LanguageLine Solutions
- Industry: translation, localisation, interpreting, commercial translations, machine translation technology, legal translation, financial translation, ASL interpreting, BSL interpreting, video interpreting, certified translation, document translation, AI translation, AI interpreting
- Founded: 1982; 44 years ago
- Headquarters: Monterey, United States
- Key people: Simon Yoxon-Grant (President and CEO)
- Number of employees: 35,000+ (2025)
- Parent: Teleperformance
- Website: www.languageline.com

= LanguageLine Solutions =

American translation company based in Monterey, California

LanguageLine Solutions is an American company headquartered in Monterey, California, with a strong UK presence provided by their London, UK offices. It provides on-demand and onsite language interpretation and document translation services worldwide for law enforcement, healthcare organizations, legal courts, schools, and businesses in over 290 languages. LanguageLine claims to have more than 30,000 clients. LanguageLine is the largest interpretation services provider in the world.

The company's global workforce is claimed to include over 25,000 interpreters who handle more than 87 million calls each year.

In addition to phone interpreting, the company also offers video remote and onsite interpreting, translation and localization services, and language proficiency testing and training.

== Competitors ==
They compete with other language specialists like Straker translations, One Planet, and Spot On Interpreting.

==Company history==
In its earlier years, the company was known as CALL (Communication And Language Line) and was formed by Jeff Munks and Michael McFerrin. Jeff Munks was a San Jose, California, policeman Michael McFerrin mastered the Vietnamese language as a US Marine stationed in Vietnam during the Vietnam War. He returned to Northern California and worked as a refugee advocate. The two men founded Language Line Services in 1982 to help police officers communicate with 65,000 Vietnamese refugees.

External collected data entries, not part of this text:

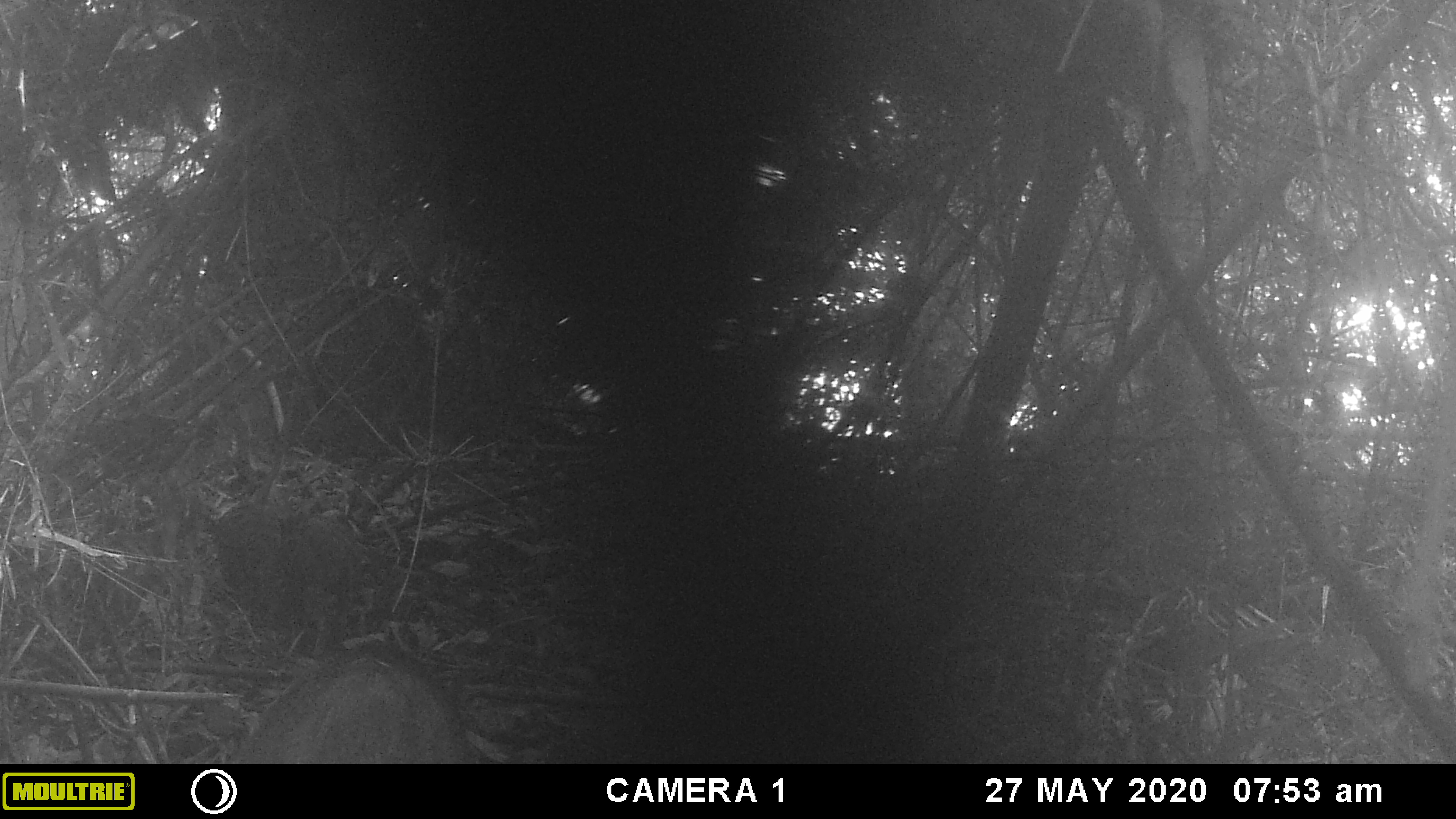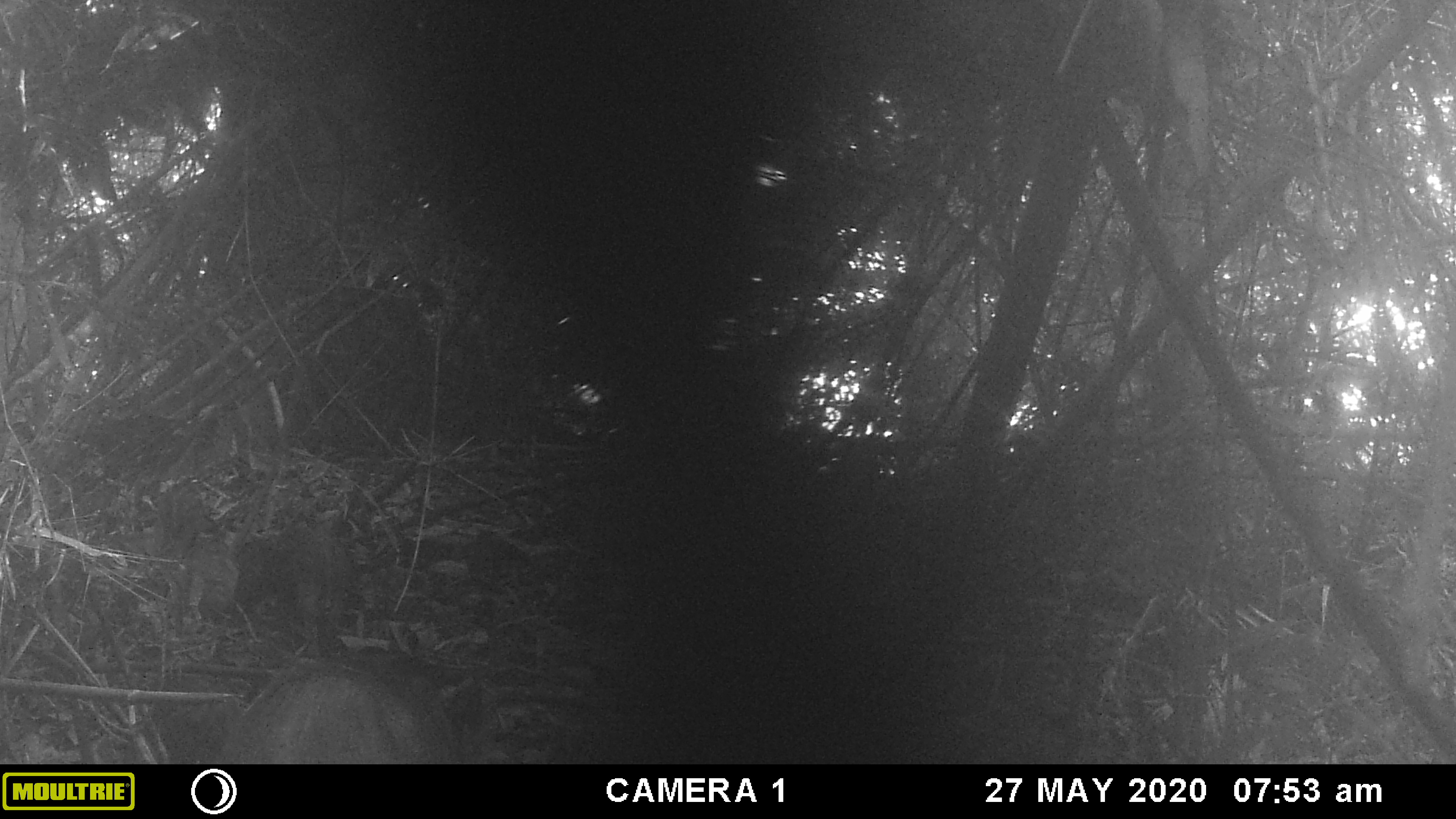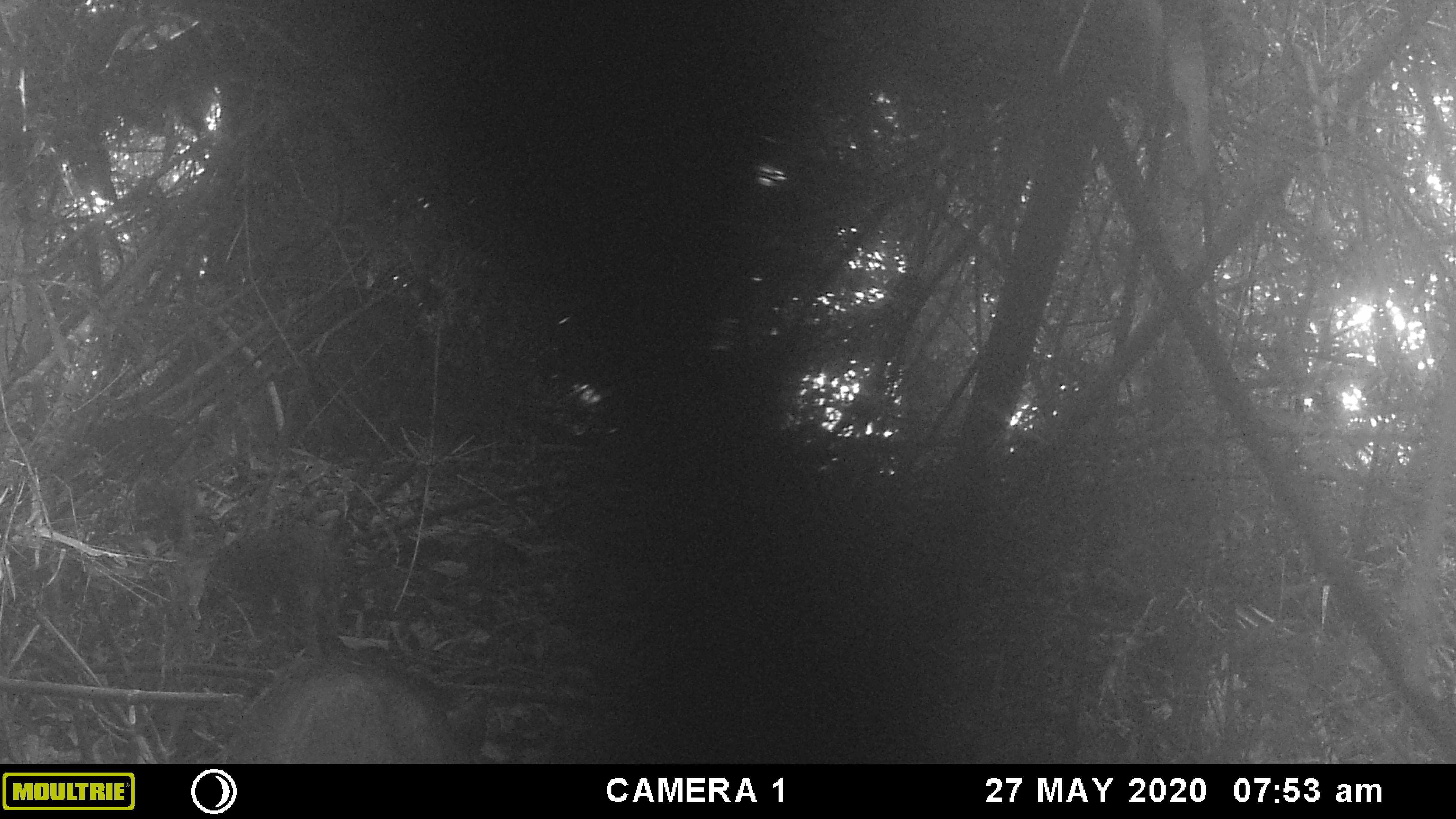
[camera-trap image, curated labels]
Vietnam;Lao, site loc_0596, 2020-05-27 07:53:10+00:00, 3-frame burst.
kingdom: Animalia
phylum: Chordata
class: Mammalia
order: Artiodactyla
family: Suidae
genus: Sus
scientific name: Sus scrofa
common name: eurasian wild pig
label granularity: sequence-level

AT&T acquired the service on February 14, 1990, as a strategic business unit. AT&T Language Line Services received significant investments in technology and interpreter quality, creating standards for the emerging telephone interpreting industry. For a decade, the company served as a vital resource for business, government and health care clients who faced changing demographics and state and federal laws and regulations in the 1990s.

In 1999, the company became an independent entity, today known as LanguageLine Solutions. In addition to phone interpreting, the company also began offering video remote and onsite interpreting, translation and localization services, and language proficiency testing and training.

In 2006, the company acquired Language Line in the UK, which had been founded in 1995 by social entrepreneur Michael Young. At that time it was the largest telephone interpreting business in Europe.

Scott W. Klein was named CEO on June 21, 2012.

On September 16, 2016, LanguageLine Solutions was acquired by Teleperformance, a French company. Teleperformance has stated that LanguageLine will continue to operate as a stand-alone business, headquartered in Monterey, California.

==Unpaid Wages==
LanguageLine Solutions was ordered in 2015 by the US government to pay nearly $1.5 million in missed wages, back pay, and damages to over 2,400 interpreters. According to the US Department of Labor, LanguageLine Solutions was in violation of the Fair Labor Standards Act (FLSA) and the McNamara–O’Hara Service Contract Act (SCA).